Duże pieniądze w rękach polityka PiS. Właśnie zyskał nowe uprawnienia
Kancelaria Sejmu będzie płaciła za ochronę biur poselskich. Decyzja w sprawie kwot ma należeć do marszałka Marka Kuchcińskiego. "Pisowskie gospodarowanie groszem publicznym level hard" - komentuje rzecznik prasowy PSL Jakub Stefaniak.
To właśnie polityk PSL poinformował o zmianach do zarządzenia z 2001 roku. Jak czytamy, dodano do niego paragraf, w którym stwierdzono jednoznacznie, że "Kancelaria Sejmu pokrywa wydatki posła związane z zakupem usługi ochrony lokali biur poselskich, świadczonej przez wyspecjalizowany podmiot posiadający koncesję na prowadzenie działalności gospodarczej w zakresie usług ochrony osób i mienia". Chodzi o kwotę nie wyższą niż 2 tys. zł miesięcznie.
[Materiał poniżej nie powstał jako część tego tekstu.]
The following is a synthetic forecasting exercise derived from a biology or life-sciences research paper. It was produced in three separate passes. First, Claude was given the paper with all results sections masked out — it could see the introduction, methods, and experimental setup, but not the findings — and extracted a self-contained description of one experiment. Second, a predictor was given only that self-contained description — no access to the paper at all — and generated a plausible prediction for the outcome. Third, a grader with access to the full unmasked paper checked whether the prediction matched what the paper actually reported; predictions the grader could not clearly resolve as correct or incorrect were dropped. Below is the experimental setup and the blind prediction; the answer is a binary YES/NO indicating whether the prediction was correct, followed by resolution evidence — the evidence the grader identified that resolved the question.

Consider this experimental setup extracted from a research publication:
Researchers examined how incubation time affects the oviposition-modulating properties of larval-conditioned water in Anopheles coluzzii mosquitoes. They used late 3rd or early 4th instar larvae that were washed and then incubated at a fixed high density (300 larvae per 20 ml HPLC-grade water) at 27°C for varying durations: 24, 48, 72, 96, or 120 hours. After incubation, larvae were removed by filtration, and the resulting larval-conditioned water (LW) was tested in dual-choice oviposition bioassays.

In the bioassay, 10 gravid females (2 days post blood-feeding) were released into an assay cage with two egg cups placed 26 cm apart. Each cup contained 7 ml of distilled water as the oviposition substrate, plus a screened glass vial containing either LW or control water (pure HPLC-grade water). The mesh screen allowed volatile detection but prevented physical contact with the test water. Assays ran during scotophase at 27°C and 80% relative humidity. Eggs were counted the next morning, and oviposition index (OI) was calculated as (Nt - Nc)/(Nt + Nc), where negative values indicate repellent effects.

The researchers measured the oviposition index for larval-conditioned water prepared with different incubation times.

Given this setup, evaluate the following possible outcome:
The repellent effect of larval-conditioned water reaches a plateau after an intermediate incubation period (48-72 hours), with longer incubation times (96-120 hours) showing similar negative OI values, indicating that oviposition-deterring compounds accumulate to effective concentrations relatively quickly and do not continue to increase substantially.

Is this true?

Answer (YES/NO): NO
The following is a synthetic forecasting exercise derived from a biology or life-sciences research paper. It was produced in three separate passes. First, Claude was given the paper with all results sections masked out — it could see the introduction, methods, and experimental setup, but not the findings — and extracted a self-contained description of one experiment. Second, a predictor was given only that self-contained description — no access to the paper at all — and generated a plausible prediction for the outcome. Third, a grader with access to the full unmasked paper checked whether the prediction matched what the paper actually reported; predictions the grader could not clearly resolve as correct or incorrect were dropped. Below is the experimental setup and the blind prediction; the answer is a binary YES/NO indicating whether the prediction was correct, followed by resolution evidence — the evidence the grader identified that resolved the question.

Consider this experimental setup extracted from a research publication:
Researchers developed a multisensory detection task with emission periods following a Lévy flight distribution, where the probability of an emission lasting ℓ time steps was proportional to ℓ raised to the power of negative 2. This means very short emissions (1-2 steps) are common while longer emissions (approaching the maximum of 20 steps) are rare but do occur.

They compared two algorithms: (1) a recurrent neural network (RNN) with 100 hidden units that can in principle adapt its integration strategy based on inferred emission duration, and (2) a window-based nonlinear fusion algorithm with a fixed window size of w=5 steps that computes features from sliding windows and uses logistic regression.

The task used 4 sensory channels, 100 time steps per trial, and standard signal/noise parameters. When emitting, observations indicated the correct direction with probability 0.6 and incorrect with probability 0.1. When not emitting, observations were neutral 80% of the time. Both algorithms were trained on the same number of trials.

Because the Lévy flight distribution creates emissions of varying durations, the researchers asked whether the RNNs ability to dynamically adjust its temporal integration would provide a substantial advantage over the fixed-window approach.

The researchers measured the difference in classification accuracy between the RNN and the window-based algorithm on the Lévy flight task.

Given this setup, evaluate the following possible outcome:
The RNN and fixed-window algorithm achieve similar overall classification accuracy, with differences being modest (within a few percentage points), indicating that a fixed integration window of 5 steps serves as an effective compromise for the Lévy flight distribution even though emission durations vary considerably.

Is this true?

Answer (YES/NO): YES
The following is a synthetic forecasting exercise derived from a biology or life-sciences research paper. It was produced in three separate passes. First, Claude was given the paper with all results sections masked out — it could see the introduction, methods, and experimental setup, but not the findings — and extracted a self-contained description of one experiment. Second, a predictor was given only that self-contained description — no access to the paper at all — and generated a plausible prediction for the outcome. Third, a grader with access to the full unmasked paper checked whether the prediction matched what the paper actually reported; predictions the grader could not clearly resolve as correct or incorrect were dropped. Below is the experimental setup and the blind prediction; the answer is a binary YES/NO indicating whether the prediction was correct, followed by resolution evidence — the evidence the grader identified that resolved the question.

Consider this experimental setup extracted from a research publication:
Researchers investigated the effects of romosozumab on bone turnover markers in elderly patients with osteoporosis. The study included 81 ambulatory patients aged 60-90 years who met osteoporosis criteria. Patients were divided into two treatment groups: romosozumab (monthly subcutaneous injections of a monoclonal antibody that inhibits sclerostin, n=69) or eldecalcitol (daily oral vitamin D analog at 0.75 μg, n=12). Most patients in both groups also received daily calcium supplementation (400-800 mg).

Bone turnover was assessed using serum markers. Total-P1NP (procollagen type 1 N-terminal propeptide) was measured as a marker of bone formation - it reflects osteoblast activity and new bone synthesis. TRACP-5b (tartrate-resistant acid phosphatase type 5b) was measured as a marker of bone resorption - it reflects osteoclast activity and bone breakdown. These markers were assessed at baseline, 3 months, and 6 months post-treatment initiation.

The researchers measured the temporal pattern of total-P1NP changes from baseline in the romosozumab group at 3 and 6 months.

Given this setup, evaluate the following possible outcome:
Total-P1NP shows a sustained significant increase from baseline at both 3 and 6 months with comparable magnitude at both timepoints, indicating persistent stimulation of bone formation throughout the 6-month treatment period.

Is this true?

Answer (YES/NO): NO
Jak to wyglądada w praktyce? Umowę o świadczenie "usługi ochrony" poseł zawiera na czas określony, nie dłuższy niż czas sprawowania mandatu poselskiego i "niezwłocznie" przekazuje jej kopię do kancelarii Sejmu w celu zaewidencjonowania.
Refundacja kosztów zakupionej przez posła usługi następuje na podstawie przedkładanych przez niego oryginałów faktur z danego miesiąca kalendarzowego, zatwierdzonych "pod względem merytorycznym i rachunkowym".
Co istotne, w szczegółnym przypadku, na uzasadniony pisemny wniosek posła, marszałek Sejmu może wyrazić zgodę na refundację kosztów zakupionej przez niego usługi w kwocie wyższej niz 2 tys. zł miesięcznie.
Zobacz także: Rząd sięga po nasze pieniądze po raz kolejny
"Level hard". Co na to Kancelaria?
"No nieźle... 11 mln albo więcej (o tym ma decydować #Kuchciński) na ochronę biur poselskich... a seniorom po kilka złotych waloryzacji emerytur... pisowskie gospodarowanie groszem publicznym level hard" - podsumowuje Stefaniak.
Trwa ładowanie wpisu: twitter
Internauci spekulują, że chodzi o zwrot kosztów ochrony Jarosława Kaczyńskiego.
Co na to Kancelaria? W przesłanym Wirtualnej Polsce komunikacie Centrum Informacyjne Sejmu podkreśla, że "z powagą i należytą atencją podchodzi do bezpieczeństwa posłów, a także biur poselskich". Przekonuje, że "chuligańskie incydenty oraz ataki na biura wymagają odpowiednich przeciwdziałań, tak by parlamentarzyści oraz ich współpracownicy mogli w sposób niezagrożony wykonywać swoje obowiązki służbowe".
"Należy zaznaczyć, że Zarządzenie nr 3 Marszałka Sejmu z 6 marca 2018 r., określa maksymalny poziom wydatków na usługę ochrony biura. To oznacza, że by zacytowana kwota była rzeczywiście wydatkowana, usługa ochrony musiałaby dotyczyć wszystkich 460 posłów, którzy zdecydowaliby się korzystać z niej przez cały rok, ponadto w najwyższej możliwej kwocie ujętej w rozporządzeniu. Dlatego można z dużą pewnością założyć, że jest to scenariusz bardzo mało prawdopodobny, a rzeczywiste koszta mogą być nawet kilkanaście razy mniejsze" - czytamy.
Zarządzenie wchodzi w życie z dniem 1 kwietnia 2018 r.